Sunday, April 22, 2007

Beautiful poverty

If you're like me, you will have at some point seen pictures of rural pre-Industrial Revolution Britain, the canonical shepherd or goatherd with flock, with perhaps rambling simple dwelling in the background, and yearned for a simpler yesteryear consisting of sun, grass, and hearth, and notably not containing rush-hour traffic, overflowing email inboxes, and shopping centres on a Saturday.

Last weekend, we took a trip into the Colombian countryside. Soon after leaving the city limits of Bogota, the road took us through "campesino country". Campesinos are the peasants of Colombia, eking out a marginal living from the land by cultivating basic crops on a scrap of land, and perhaps rearing a cow for milk. Their life is no doubt picturesque. I tried and failed many times to capture on camera their picturesque poverty -- the clothes laid out neatly on the grass to dry, the self-built tumbledown dwellings, the donkey with a load of sticks weighing heavy across its back.

Unlike Colombia's urban poor, living in shanty towns hastily assembled wherever the displaced population arrive (1.5 million in Bogota's southern suburbs alone), the rural poor are lucky enough to be photogenic. Not displaced by violence, they live in steady communities, and can count on neighbours and family for support. Their lives are a small distance above gruelling grinding horror and poverty. They have a family, a place to call home, possessions, a tradition. Children learn at grandpa's knee the ways of the land.

But in our eagerness to appreciate the beauty of the simple country-dweller, we are at great risk of seeing the positive in an essentially negative situation. What hope does an intelligent, diligent, bright young woman born into such a situation have of becoming the next president of Colombia? Or a lawyer, doctor or member of Congress? Essentially none. When we look at developed countries, we find that the number of people who choose, when given a range of opportunities, to live such a nominally bucolic idyll of a life, is effectively zero. We feel that it is right that some people should be living such a simple life, so close to the land and part of a close-knit community -- whilst we ourselves nonetheless choose to work in the City, earn a six-figure sum, and live comfortably in the Home Counties with two pedigree dogs and a plasma TV.

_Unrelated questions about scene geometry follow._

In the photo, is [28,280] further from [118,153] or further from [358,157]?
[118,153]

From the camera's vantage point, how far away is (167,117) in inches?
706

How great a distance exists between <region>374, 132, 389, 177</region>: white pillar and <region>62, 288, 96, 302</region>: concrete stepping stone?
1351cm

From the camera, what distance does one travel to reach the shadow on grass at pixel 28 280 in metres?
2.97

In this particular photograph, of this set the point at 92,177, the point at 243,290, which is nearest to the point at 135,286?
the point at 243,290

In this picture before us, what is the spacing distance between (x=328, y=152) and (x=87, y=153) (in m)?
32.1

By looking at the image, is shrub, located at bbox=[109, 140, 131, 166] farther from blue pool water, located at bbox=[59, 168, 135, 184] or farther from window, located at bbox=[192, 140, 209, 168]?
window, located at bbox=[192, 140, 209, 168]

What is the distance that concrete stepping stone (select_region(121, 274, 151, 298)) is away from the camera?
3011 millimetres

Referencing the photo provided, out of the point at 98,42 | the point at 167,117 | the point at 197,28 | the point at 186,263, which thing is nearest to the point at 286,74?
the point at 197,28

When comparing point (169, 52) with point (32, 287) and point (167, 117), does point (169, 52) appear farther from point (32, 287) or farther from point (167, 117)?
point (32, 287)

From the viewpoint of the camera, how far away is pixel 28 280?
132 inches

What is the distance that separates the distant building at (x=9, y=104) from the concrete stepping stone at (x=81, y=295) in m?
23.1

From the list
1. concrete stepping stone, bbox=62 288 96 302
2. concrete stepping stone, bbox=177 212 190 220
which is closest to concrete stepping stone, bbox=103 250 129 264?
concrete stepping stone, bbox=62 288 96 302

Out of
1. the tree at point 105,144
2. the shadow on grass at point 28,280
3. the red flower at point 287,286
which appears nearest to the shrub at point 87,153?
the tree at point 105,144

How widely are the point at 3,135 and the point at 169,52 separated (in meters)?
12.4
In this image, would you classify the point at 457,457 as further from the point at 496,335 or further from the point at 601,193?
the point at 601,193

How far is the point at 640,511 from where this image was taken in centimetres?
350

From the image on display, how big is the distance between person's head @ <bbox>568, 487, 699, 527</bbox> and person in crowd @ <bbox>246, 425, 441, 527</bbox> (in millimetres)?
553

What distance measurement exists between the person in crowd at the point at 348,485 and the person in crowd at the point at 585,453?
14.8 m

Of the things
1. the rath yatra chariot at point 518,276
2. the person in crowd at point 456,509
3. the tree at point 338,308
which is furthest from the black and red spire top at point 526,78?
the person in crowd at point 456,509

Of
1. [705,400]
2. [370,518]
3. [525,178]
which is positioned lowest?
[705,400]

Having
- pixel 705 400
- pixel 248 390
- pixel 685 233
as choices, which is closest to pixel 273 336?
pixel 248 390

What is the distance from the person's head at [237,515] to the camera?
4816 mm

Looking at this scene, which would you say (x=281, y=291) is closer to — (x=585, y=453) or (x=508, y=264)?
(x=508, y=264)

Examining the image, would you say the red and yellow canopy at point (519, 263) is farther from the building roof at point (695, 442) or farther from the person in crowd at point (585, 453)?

The peasant has disappeared from British society, thanks to the Industrial Revolution. After the fact, we often bemoan the Industrial Revolution, the ensuing urbanisation, and loss of innocence and closeness to Nature. Yet the raw truth is that given the choice, nearly everyone would choose, and did indeed choose, to live in smouldering cities with some hope of wealth and betterment for their family, than a so-called happy life tending livestock.

Whilst it is only right that we should not see the development model followed by our own country as the only valid such model, we are also in danger of over-romanticising certain social states, such that we allow -- or cause -- people in other countries to stay in this model despite their own inclination to leave it.

Until every single citizen of Colombian has an equal opportunity to obtain a quality education and a career, I will continue to consider the material wealth of those who few who have had this opportunty an unfair bounty, unfairly gained, and thus not to be respected. One's right to happily enjoy the fruits of one's labour is proportional to how much others in one's society have had an equal opportunity to obtain such fruits.